Abstract
Autonomous Rendezvous and Docking maneuvers, performed by two spacecraft joining together in space, are becoming increasingly automated. However, human supervision of the docking spacecraft remains necessary for system failure mitigation, which manifests in manual takeover of the docking spacecraft’s motion control. Previous analysis found that intrinsic characteristics of the motion plans taken by the spacecraft significantly influenced human supervisor manual-takeover performance. This work analyzes how the human supervisor’s observation of the spacecraft’s path traversal compared to the participant’s expectation of path traversal. In this study, participants (N = 33) monitored a simulation of an autonomous spacecraft attempting to dock at one of two docking stations. Participants were asked about their interpretation of the appropriateness of the path taken by the spacecraft in each trial. Statistically significant relationships were identified between intrinsic characteristics of the motion plan, the human supervisor’s takeover performance, and the human’s interpretation of the path taken.
Keywords
Introduction
As space operations extend past lunar orbit and on to Mars, crews will depend more on automated technology to perform tasks as time delays limit the real-time support mission control can provide. The consequences of improper human-systems integration in space applications have been identified as high-risk for adverse outcomes if not mitigated (Buckland et al., 2022). Automated systems excel in performing low-level operational tasks such as actuator control, freeing up cognitive resources for the human to perform complex task analysis and decision-making. However, autonomous technology is not perfect, and the human is often responsible for failure mitigation, or intervening in autonomous system tasks when system failure is observed (Sarter et al., 1997). Autonomous Rendezvous and Docking (ARD) maneuvers are integral to successful missions in space since they are required for any crew and/or resource exchanges for sustaining operations. In ARD tasks, a chaser spacecraft (referred to as an agent in this work) and a target spacecraft join together in space utilizing varied navigation and control strategies. Modern spacecraft systems, such as the SpaceX Dragon spacecraft, have become more automated, but still require continuous real-time monitoring by the human supervisor and intervention in failure scenarios. The role of the human supervisor as a fail-safe must be carefully considered since it can create unintended consequences for the human’s cognitive workload (Sarter et al., 1997).
A supervisor’s situation awareness is influenced by their perception of the elements in their environment (Endsley, 1995).
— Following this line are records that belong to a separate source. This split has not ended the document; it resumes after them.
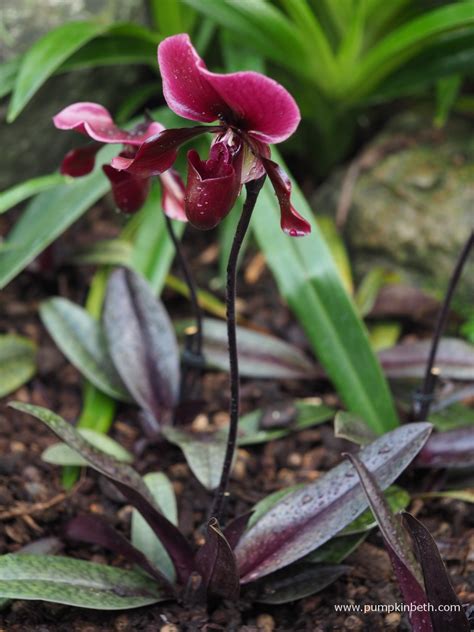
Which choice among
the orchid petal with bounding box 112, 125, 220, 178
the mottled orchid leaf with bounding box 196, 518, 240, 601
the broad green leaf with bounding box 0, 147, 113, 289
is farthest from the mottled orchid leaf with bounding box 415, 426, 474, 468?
the broad green leaf with bounding box 0, 147, 113, 289

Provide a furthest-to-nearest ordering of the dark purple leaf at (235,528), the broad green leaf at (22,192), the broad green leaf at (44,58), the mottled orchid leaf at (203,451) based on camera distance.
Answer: the broad green leaf at (44,58)
the broad green leaf at (22,192)
the mottled orchid leaf at (203,451)
the dark purple leaf at (235,528)

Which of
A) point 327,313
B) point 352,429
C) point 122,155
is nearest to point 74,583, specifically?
point 352,429

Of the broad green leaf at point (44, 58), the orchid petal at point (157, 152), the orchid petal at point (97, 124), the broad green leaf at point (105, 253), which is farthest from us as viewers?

In tasks that require the human to supervise an automated agent, situation awareness can be influenced by the real-time observations of the agent’s motion through space, which influences the human’s decision-making. An autonomous agent’s motion plan, which includes the coordinates making up a path generated by the agent to track through space, conveys information about the agent’s current and future status to a monitoring supervisor. The concept of motion plan legibility characterizes the intent-expression of an autonomous agent’s motion plan, or how well an observer correctly infers the path’s goal state from real-time observations (Dragan et al., 2013). In ARD applications, legibility can be operationalized as the distance from the dock when the user initiates manual takeover. The effectiveness of a docking path’s goal expression was observed to be influenced by the path’s initial condition, shape characteristics, and the agent’s orientation while tracking the path (Larson & Stirling, 2024).
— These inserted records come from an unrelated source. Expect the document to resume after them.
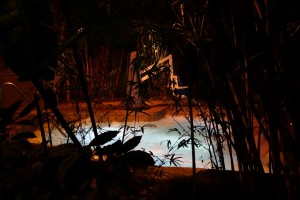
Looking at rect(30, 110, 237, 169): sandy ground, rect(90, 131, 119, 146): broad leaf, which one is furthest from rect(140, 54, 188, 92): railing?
rect(90, 131, 119, 146): broad leaf

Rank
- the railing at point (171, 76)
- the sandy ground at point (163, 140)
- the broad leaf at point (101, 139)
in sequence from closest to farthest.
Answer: the broad leaf at point (101, 139) → the railing at point (171, 76) → the sandy ground at point (163, 140)

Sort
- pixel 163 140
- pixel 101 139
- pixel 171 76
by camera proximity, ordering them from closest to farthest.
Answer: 1. pixel 101 139
2. pixel 171 76
3. pixel 163 140

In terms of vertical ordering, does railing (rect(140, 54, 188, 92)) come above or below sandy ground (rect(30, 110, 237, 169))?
above

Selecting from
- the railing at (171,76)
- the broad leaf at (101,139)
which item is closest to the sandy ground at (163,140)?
the railing at (171,76)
In addition to considering how intrinsic path characteristics influence takeover performance, it is also important to consider how path characteristics align with the supervisor’s expectations of the agent’s motion regardless of takeover need. Understanding how the observations of agent motion align with expectations has consequences for the overall mental load of the astronaut. If automation performance does not align with monitor expectations, trust in the system’s effectiveness can become miscalibrated (Lee & See, 2004). Divergence from expectations of the system could lead to system disuse or scenarios where the monitor takes over unnecessarily. Understanding how path characteristics align with user expectations can foster calibrated trust by informing motion plan generators and training strategies for monitors of these systems.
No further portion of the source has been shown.